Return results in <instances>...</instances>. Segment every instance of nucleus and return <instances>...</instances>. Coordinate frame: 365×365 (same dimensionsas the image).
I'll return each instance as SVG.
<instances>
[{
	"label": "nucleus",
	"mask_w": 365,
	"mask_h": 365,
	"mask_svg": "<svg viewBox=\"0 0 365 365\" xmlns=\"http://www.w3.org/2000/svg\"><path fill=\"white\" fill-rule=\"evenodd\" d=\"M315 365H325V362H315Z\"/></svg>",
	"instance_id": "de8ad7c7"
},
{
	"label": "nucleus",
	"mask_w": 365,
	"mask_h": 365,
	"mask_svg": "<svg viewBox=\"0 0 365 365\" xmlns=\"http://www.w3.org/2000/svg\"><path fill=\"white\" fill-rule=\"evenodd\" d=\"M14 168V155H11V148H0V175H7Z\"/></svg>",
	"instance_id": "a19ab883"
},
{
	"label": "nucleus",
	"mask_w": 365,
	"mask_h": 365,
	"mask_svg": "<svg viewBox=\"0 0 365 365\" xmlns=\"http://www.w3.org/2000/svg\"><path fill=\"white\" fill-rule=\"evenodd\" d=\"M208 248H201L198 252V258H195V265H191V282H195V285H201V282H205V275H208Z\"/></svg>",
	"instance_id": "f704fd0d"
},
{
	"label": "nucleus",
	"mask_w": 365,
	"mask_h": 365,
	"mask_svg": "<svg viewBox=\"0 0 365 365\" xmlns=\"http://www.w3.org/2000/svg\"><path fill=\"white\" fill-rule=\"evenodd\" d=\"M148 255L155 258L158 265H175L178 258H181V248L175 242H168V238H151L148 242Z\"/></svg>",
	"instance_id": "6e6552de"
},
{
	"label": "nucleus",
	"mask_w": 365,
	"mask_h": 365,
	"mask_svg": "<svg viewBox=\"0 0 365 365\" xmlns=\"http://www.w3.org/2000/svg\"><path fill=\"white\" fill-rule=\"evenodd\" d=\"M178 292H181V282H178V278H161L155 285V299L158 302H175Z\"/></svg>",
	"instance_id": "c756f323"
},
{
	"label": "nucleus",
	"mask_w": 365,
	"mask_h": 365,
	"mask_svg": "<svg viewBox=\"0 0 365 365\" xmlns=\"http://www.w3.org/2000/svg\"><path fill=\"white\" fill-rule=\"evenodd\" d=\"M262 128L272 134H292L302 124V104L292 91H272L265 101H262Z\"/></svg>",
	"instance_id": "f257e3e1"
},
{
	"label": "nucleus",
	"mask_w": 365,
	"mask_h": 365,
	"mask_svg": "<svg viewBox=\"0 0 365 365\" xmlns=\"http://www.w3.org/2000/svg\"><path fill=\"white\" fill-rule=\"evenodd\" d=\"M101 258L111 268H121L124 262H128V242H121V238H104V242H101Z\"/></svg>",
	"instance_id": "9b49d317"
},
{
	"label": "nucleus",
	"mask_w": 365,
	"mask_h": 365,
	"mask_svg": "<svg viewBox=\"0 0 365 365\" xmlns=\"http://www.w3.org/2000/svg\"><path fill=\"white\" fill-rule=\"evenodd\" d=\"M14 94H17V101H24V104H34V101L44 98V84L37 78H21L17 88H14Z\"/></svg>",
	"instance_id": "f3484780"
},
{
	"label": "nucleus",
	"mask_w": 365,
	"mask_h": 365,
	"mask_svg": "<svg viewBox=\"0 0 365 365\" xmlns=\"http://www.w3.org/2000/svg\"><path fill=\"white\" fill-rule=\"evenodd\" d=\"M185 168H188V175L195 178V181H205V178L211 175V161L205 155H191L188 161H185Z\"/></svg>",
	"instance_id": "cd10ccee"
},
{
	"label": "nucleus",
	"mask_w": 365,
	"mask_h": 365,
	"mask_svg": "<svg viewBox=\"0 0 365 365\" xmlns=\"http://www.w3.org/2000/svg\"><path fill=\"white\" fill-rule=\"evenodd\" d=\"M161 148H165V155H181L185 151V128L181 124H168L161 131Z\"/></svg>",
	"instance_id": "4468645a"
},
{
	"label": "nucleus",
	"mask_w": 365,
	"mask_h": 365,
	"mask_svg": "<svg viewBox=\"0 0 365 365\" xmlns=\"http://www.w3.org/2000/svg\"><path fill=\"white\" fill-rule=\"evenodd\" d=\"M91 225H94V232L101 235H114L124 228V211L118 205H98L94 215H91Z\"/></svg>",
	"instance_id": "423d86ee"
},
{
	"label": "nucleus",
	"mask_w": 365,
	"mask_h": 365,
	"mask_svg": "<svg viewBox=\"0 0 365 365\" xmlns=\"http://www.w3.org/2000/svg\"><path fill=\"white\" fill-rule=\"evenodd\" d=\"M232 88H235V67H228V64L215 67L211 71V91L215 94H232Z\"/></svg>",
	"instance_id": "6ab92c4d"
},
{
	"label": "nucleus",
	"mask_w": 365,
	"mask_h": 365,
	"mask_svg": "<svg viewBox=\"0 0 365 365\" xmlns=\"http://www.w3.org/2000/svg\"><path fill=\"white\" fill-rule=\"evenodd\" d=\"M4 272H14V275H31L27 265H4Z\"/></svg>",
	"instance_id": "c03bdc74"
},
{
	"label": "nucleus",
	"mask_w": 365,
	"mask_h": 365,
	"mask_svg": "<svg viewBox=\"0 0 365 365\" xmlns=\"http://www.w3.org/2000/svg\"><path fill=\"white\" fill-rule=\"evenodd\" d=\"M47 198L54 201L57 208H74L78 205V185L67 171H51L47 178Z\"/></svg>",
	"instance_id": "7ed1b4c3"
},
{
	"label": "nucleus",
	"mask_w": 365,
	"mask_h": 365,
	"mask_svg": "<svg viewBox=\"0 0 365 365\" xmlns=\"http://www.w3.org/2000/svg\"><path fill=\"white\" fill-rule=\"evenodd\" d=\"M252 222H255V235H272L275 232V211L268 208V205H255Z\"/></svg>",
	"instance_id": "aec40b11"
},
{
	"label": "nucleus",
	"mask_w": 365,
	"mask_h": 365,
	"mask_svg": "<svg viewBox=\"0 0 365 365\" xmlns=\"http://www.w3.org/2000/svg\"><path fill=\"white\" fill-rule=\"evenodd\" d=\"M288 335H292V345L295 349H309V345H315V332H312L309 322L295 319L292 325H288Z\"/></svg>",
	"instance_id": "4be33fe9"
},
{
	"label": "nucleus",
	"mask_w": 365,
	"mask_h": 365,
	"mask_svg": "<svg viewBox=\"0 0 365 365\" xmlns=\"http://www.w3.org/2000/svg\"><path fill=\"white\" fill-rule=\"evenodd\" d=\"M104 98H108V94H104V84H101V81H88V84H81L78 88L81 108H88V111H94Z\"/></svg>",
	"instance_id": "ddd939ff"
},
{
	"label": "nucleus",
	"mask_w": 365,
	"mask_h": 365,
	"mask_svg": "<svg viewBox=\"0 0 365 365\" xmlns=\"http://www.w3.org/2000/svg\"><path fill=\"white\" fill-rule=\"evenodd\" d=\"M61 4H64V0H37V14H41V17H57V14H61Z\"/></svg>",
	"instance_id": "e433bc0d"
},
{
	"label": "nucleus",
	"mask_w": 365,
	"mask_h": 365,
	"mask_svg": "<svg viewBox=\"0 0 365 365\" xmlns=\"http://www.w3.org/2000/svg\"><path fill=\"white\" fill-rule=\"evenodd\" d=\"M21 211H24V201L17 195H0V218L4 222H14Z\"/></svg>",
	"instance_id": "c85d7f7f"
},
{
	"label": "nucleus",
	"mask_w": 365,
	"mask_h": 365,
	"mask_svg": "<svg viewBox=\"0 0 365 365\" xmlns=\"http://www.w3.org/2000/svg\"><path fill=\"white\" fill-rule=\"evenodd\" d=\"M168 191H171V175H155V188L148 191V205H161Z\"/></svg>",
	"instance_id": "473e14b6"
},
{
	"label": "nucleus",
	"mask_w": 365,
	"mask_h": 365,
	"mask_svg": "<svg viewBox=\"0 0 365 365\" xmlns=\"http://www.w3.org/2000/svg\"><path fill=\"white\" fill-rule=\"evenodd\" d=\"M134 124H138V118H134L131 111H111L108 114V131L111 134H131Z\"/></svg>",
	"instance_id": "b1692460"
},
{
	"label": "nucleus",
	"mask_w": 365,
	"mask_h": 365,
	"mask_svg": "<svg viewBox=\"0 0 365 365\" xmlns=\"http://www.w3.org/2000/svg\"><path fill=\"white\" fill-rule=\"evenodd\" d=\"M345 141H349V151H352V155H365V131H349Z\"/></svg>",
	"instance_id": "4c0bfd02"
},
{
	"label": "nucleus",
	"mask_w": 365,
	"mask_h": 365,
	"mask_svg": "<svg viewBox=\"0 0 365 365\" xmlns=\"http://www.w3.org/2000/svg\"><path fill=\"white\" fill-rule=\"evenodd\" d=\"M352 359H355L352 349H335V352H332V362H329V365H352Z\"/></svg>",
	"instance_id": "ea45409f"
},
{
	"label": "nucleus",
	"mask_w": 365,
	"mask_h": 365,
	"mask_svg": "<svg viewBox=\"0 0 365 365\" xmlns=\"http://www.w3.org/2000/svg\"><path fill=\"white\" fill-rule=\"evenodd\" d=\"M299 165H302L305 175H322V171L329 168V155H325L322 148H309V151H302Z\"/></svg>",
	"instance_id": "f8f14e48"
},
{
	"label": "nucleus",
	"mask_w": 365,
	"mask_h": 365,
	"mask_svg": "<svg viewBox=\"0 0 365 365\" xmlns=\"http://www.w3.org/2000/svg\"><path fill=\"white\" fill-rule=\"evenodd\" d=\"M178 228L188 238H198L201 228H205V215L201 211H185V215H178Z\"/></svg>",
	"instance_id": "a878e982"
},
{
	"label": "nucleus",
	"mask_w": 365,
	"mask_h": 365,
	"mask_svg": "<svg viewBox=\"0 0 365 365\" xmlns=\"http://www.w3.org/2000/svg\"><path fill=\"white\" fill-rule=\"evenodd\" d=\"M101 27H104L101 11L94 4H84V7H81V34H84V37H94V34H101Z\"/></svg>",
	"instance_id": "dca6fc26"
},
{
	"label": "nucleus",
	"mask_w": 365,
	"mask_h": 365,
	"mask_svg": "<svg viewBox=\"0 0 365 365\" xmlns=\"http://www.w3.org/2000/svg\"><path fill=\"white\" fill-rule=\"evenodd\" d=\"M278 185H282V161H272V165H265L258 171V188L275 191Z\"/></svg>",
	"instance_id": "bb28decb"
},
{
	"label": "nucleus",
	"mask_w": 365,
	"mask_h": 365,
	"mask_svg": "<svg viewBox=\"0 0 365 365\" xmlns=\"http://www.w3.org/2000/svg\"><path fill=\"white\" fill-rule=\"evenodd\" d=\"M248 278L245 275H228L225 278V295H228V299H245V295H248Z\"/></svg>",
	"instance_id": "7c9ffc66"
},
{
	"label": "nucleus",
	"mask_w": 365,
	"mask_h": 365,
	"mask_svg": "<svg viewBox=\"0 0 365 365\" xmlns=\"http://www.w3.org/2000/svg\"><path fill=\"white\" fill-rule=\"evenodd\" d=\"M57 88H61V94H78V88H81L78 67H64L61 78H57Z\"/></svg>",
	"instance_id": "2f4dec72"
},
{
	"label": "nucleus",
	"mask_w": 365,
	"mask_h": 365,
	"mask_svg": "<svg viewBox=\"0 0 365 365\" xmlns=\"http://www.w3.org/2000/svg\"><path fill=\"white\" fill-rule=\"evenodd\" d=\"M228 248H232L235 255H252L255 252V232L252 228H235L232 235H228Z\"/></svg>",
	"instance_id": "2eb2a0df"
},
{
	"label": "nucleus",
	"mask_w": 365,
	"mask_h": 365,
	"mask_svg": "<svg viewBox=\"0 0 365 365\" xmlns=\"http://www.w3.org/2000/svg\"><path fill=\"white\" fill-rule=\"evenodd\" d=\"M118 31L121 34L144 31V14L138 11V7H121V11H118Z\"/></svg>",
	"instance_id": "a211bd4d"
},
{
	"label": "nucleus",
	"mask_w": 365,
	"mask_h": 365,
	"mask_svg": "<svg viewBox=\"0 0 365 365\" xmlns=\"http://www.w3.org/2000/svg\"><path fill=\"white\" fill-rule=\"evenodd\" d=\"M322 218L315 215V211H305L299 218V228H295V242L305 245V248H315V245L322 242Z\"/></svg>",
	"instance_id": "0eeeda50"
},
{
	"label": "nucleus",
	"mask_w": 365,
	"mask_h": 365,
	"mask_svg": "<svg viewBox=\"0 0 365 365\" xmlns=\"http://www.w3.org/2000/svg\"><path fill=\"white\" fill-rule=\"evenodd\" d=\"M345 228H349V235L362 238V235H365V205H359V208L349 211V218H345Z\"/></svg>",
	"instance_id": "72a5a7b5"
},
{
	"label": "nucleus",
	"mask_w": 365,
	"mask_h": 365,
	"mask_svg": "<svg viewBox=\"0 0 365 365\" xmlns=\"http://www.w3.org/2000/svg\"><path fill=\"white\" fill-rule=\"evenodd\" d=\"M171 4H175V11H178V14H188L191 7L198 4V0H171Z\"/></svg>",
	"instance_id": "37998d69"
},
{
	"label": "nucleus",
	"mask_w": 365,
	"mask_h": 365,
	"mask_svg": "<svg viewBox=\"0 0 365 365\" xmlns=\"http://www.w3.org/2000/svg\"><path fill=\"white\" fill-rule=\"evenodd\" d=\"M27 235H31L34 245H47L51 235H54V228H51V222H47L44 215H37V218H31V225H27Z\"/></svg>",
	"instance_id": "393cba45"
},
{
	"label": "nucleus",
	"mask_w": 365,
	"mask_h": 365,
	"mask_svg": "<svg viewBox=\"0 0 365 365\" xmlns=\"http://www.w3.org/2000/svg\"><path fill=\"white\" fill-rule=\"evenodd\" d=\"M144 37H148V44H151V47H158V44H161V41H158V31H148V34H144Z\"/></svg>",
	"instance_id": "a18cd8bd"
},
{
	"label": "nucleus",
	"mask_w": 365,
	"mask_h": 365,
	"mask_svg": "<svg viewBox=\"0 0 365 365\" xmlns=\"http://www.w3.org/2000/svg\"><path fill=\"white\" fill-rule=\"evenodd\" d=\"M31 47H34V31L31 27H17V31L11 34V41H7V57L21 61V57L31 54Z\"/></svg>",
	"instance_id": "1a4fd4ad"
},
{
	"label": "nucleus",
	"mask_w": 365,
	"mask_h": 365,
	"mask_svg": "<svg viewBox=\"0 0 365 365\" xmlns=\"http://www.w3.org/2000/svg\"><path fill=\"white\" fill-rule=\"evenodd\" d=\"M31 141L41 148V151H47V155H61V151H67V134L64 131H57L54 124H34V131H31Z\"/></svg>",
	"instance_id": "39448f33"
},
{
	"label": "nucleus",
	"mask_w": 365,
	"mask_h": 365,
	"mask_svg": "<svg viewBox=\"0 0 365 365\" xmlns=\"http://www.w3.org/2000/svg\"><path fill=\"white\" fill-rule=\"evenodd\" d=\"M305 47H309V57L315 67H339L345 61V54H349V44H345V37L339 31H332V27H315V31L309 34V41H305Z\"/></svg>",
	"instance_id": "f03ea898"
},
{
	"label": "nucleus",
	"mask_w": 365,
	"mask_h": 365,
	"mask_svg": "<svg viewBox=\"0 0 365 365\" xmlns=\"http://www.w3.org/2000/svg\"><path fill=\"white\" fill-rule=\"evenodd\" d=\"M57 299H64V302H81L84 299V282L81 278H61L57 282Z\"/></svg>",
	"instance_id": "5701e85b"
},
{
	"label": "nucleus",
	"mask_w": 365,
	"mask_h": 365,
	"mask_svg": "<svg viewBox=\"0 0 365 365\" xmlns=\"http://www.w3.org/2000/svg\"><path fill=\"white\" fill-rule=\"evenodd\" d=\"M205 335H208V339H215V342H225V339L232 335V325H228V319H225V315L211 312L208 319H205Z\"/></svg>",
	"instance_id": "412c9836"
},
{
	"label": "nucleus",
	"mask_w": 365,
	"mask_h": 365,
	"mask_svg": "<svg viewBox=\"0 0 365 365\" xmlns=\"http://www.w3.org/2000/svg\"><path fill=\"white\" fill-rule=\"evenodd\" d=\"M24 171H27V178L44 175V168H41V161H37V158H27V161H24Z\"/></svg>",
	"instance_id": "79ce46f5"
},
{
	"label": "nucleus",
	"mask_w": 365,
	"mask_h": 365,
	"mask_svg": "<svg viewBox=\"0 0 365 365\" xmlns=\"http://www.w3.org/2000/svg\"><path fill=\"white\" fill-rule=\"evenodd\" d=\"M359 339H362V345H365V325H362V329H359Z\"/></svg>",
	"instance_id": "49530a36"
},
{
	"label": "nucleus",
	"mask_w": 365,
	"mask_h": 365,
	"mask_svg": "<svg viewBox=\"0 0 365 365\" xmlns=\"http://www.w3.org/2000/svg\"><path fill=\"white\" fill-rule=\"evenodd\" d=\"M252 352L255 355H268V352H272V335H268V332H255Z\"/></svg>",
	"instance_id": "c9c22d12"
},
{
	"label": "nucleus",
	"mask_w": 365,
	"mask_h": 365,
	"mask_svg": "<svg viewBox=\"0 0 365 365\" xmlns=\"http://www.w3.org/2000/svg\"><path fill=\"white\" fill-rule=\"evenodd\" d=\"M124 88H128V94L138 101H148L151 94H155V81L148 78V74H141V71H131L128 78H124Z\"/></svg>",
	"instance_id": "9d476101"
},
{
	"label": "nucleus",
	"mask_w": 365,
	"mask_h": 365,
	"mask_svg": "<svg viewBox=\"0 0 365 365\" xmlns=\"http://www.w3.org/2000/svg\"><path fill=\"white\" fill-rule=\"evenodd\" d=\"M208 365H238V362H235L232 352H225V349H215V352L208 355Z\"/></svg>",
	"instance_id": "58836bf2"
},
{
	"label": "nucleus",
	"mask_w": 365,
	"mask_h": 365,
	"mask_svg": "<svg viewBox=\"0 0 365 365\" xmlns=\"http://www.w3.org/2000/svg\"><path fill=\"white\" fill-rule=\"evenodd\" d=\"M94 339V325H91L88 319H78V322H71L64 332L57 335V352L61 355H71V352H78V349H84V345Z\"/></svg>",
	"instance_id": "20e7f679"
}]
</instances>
- - - - -
What you have to do:
Pick out every line of the listing above that contains the string "instances", matching uppercase and lowercase exactly.

Task solution:
Return results in <instances>...</instances>. Segment every instance of nucleus and return <instances>...</instances>. Coordinate frame: 365×365 (same dimensionsas the image).
<instances>
</instances>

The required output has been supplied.